To investigate the variation in the position and course of facial nerve (FN) in patients undergoing vestibular schwannoma (VS) microsurgery by key-hole retrosigmoid approach and the relationship between its position and postoperative facial results.
The series consists of 100 patients who underwent VS microsurgery during a 5-year period, in whom the position and course of the FN could be confirmed by direct stimulation. In relation to the position of FN, patients were classified into four groups: anterior (ventral) surface of the tumor (A), anterior-superior (AS), anterior-inferior (AI), and dorsal (D).
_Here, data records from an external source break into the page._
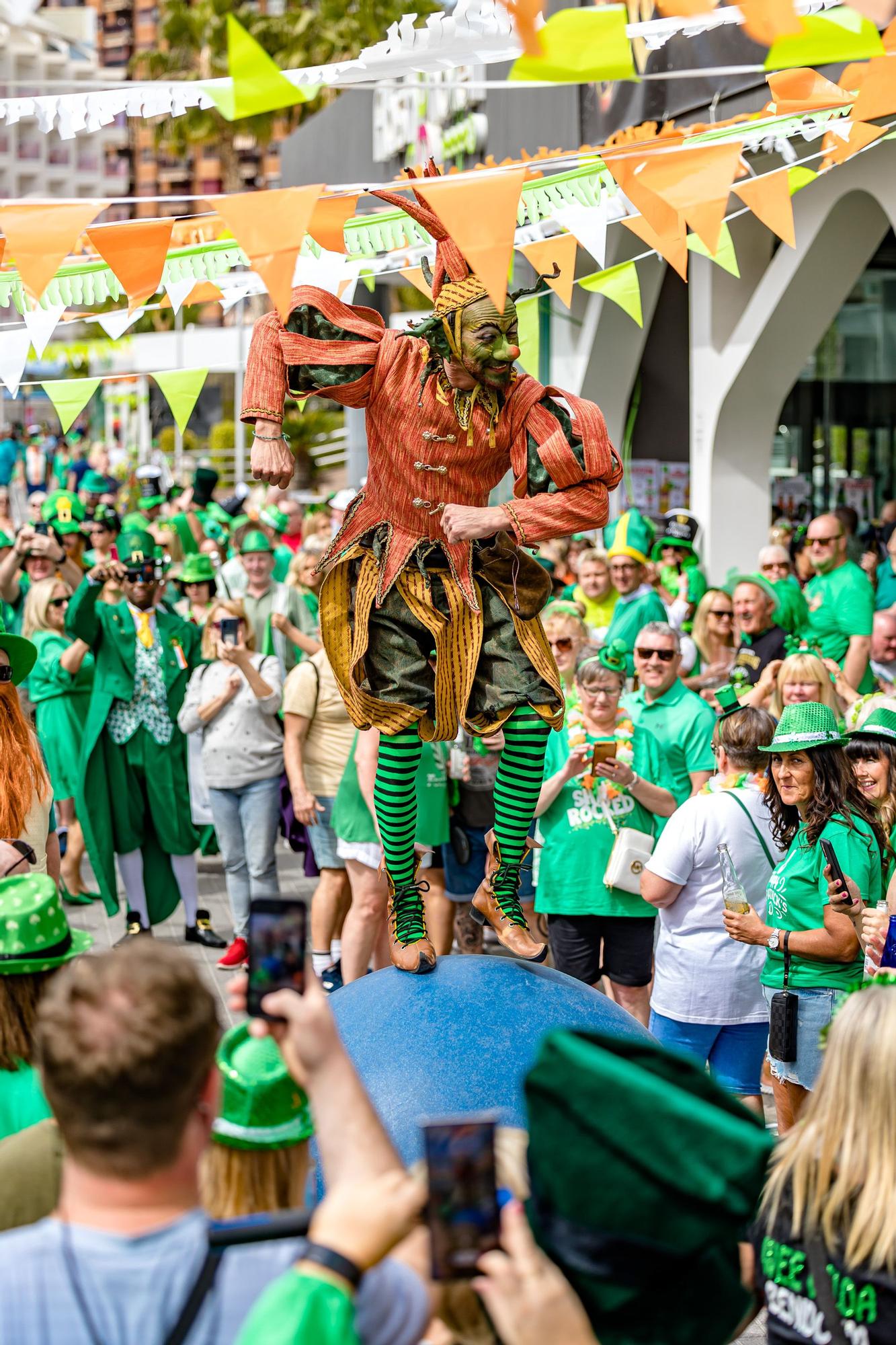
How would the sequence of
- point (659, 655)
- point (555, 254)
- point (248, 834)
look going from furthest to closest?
point (248, 834), point (659, 655), point (555, 254)

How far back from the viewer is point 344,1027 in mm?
4156

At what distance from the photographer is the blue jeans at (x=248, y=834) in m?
8.47

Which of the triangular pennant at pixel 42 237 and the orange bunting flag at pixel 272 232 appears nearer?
the orange bunting flag at pixel 272 232

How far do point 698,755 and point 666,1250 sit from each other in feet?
16.2

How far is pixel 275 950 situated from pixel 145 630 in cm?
678

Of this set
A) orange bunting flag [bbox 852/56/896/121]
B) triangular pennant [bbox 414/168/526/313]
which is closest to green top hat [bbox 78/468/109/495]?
orange bunting flag [bbox 852/56/896/121]

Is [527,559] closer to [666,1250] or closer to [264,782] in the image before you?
[666,1250]

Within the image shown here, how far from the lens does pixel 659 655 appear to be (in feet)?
22.3

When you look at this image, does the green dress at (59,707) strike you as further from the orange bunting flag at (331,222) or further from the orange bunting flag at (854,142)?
the orange bunting flag at (854,142)

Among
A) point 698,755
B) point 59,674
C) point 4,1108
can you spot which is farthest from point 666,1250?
point 59,674

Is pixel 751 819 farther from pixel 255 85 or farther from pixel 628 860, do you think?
pixel 255 85

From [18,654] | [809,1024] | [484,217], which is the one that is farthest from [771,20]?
[18,654]

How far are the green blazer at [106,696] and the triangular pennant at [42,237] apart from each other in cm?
420

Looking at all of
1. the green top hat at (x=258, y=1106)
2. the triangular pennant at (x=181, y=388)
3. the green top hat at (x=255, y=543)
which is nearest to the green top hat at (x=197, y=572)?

The FN position and course was AS in 48 cases, A in 31, AI in 21 and D in zero. For tumors <1.5 cm, AS position was most common (68,4%). For tumors ≥1.5 cm, the proportion of A and AI increased (31,4% and 25,5%) respectively). Significant differences were observed between position and course patterns of the FN and postoperative nerve results: AS and AI had better House-Brackmann (HB) FN function in comparison to A group (p<0.05). Moreover, in tumors >3.0 cm, the FN had the tendency to adhere strongly to the tumor capsule, and postoperative facial deficit were more frequent (p<0.05).
The AS pattern was most common for smaller VS. The A position and course and adhesion of the nerve to the tumor capsule were the two factors most strongly associated with worst postoperative FN result.